Merge remote-tracking branch 'origin/topic/matthias/bloom-filter'

I'm moving the new files into a subdirectory probabilistic, and into a
corresponding namespace. We can later put code for the other
probabilistic data structures there as well.

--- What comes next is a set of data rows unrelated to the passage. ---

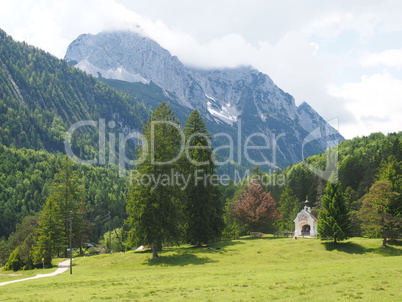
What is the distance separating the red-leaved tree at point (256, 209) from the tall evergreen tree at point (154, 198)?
71.0 feet

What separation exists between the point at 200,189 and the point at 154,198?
9.19 meters

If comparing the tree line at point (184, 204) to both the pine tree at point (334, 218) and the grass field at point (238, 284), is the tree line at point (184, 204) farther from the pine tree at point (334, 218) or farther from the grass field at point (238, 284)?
the grass field at point (238, 284)

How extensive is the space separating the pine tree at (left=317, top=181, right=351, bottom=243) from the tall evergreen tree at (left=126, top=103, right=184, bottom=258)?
21.5 metres

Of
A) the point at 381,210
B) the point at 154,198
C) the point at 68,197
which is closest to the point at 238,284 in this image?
the point at 154,198

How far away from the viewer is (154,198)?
152ft

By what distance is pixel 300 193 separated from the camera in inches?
4931

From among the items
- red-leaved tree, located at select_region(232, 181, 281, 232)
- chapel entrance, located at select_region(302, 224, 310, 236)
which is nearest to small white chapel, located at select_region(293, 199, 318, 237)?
chapel entrance, located at select_region(302, 224, 310, 236)

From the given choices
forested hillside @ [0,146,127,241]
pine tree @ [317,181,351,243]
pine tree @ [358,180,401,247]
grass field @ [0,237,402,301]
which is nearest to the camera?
grass field @ [0,237,402,301]

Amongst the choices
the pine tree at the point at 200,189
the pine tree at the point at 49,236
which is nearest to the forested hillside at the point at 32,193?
the pine tree at the point at 49,236

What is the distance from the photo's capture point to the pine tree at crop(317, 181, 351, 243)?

* origin/topic/matthias/bloom-filter: (45 commits)
  Implement and test Bloom filter merging.
  Make hash functions equality comparable.
  Make counter vectors mergeable.
  Use half adder for bitwise addition and subtraction.
  Fix and test counting Bloom filter.
  Implement missing CounterVector functions.
  Tweak hasher interface.
  Add missing include for GCC.
  Fixing for unserializion error.
  Small fixes and style tweaks.
  Only serialize Bloom filter type if available.
  Create hash policies through factory.
  Remove lingering debug code.
  Factor implementation and change interface.
  Expose Bro's linear congruence PRNG as utility function.
  H3 does not check for zero length input.
  Support seeding for hashers.
  Add utility function to access first random seed.
  Update H3 documentation (and minor style nits.)
  Make H3 seed configurable.
  ...
This commit is contained in:
Robin Sommer 2013-07-23 16:40:56 -07:00
commit 21685d2529
26 changed files with 2279 additions and 67 deletions

109
src/probabilistic/Hasher.cc Normal file
View file

@ -0,0 +1,109 @@
#include <typeinfo>
#include "Hasher.h"
#include "digest.h"
using namespace probabilistic;
Hasher::UHF::UHF(size_t seed, const std::string& extra)
: h_(compute_seed(seed, extra))
{
}
Hasher::digest Hasher::UHF::hash(const void* x, size_t n) const
{
assert(n <= UHASH_KEY_SIZE);
return n == 0 ? 0 : h_(x, n);
}
size_t Hasher::UHF::compute_seed(size_t seed, const std::string& extra)
{
u_char buf[SHA256_DIGEST_LENGTH];
SHA256_CTX ctx;
sha256_init(&ctx);
if ( extra.empty() )
{
unsigned int first_seed = initial_seed();
sha256_update(&ctx, &first_seed, sizeof(first_seed));
}
else
{
sha256_update(&ctx, extra.c_str(), extra.size());
}
sha256_update(&ctx, &seed, sizeof(seed));
sha256_final(&ctx, buf);
// Take the first sizeof(size_t) bytes as seed.
return *reinterpret_cast<size_t*>(buf);
}
Hasher* Hasher::Create(size_t k, const std::string& name)
{
return new DefaultHasher(k, name);
}
Hasher::Hasher(size_t k, const std::string& name)
: k_(k), name_(name)
{
}
DefaultHasher::DefaultHasher(size_t k, const std::string& name)
: Hasher(k, name)
{
for ( size_t i = 0; i < k; ++i )
hash_functions_.push_back(UHF(i, name));
}
Hasher::digest_vector DefaultHasher::Hash(const void* x, size_t n) const
{
digest_vector h(K(), 0);
for ( size_t i = 0; i < h.size(); ++i )
h[i] = hash_functions_[i](x, n);
return h;
}
DefaultHasher* DefaultHasher::Clone() const
{
return new DefaultHasher(*this);
}
bool DefaultHasher::Equals(const Hasher* other) const
{
if ( typeid(*this) != typeid(*other) )
return false;
const DefaultHasher* o = static_cast<const DefaultHasher*>(other);
return hash_functions_ == o->hash_functions_;
}
DoubleHasher::DoubleHasher(size_t k, const std::string& name)
: Hasher(k, name),
h1_(1, name),
h2_(2, name)
{
}
Hasher::digest_vector DoubleHasher::Hash(const void* x, size_t n) const
{
digest h1 = h1_(x, n);
digest h2 = h2_(x, n);
digest_vector h(K(), 0);
for ( size_t i = 0; i < h.size(); ++i )
h[i] = h1 + i * h2;
return h;
}
DoubleHasher* DoubleHasher::Clone() const
{
return new DoubleHasher(*this);
}
bool DoubleHasher::Equals(const Hasher* other) const
{
if ( typeid(*this) != typeid(*other) )
return false;
const DoubleHasher* o = static_cast<const DoubleHasher*>(other);
return h1_ == o->h1_ && h2_ == o->h2_;
}